AdventHealth hospital in Orlando is seen on the day that hospital officials reported they were elevating to level red with a full ICU and more than 1,000 patients hospitalized with COVID-19. Photo: Paul Hennessy/SOPA Images/LightRocket via Getty Images
Coronavirus hospitalizations in the South are once again surging — in some cases to levels near or above their previous records.
Why it matters: Overwhelmed hospitals, especially paired with staffing shortages, cause whole communities to suffer.
By the numbers: More than 5,400 coronavirus patients were admitted to the hospital on average during the week of July 21-27, according to the CDC, a 46% increase over the week prior.
- CDC Director Rochelle Walensky told Congress in a briefing yesterday that hospitalizations are at about the same level they were this time a year ago — well before we had a vaccine.
What's happening: State health officials say nearly all hospitalized coronavirus patients are unvaccinated.
- States in the South and Midwest — including Louisiana, Texas, Florida and Missouri — make up more than half of the country's hospitalizations.

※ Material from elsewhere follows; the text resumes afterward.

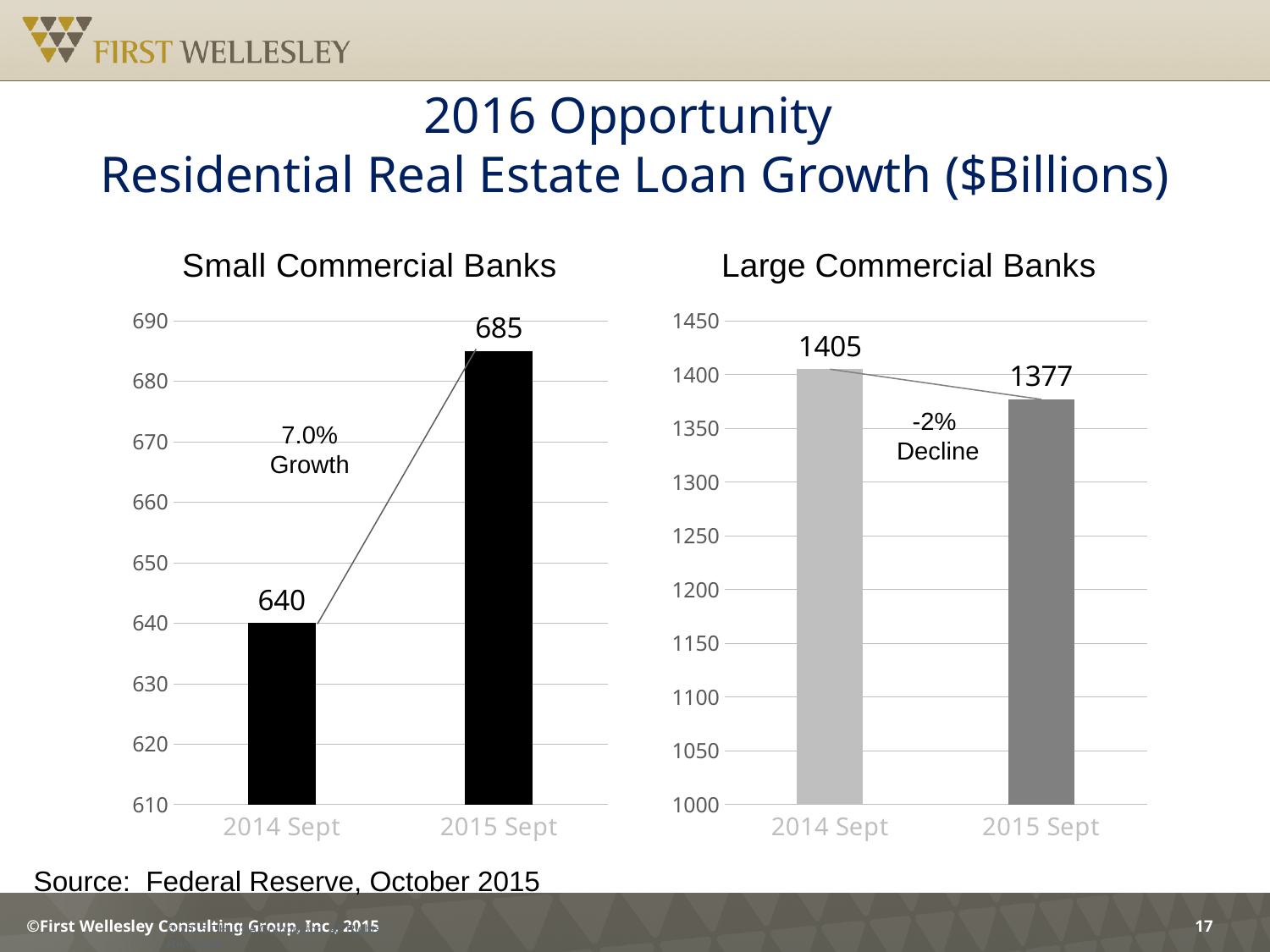
In the Small Commercial Banks chart, which period has the lowest value? 2014 Sept In the Large Commercial Banks chart, what is the difference between the 2014 Sept and 2015 Sept values? 28 In the Large Commercial Banks chart, what is the value for 2015 Sept? 1377 In the Large Commercial Banks chart, do values rise or fall from 2014 Sept to 2015 Sept? fall In the Small Commercial Banks chart, do values rise or fall from 2014 Sept to 2015 Sept? rise What kind of chart is the Small Commercial Banks chart? bar chart In the Small Commercial Banks chart, what is the value for 2014 Sept? 640 In the Small Commercial Banks chart, what is the value for 2015 Sept? 685 How many categories are shown on the x axis of the Large Commercial Banks chart? 2 In the Small Commercial Banks chart, what is the difference between the 2015 Sept and 2014 Sept values? 45 In the Large Commercial Banks chart, what is the value for 2014 Sept? 1405 In the Large Commercial Banks chart, which period has the higher value, 2014 Sept or 2015 Sept? 2014 Sept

Florida has the largest outbreak in the country, and has the highest seven-day average of cases since the state's previous peak in January.
- Less than 49% of the state's population is fully vaccinated, per HHS.
- Some hospitals are swamped. AdventHealth in Central Florida, for example, announced Thursday that it has about 1,000 coronavirus patients hospitalized, the highest it's ever admitted at once.
Louisiana is experiencing hospitalization rates that it hasn’t seen since March 2020, Joseph Kanter, the state's health officer, said on a call with reporters on Thursday.
- "We didn’t think this far into the pandemic that we would be right back here. It feels like we never left, unfortunately," he said.
What's next: Vaccination is the best way to reverse the alarming uptick in hospitalizations, several health officials told Axios.
- Luckily, some hotspots are seeing a spike in vaccination appointments.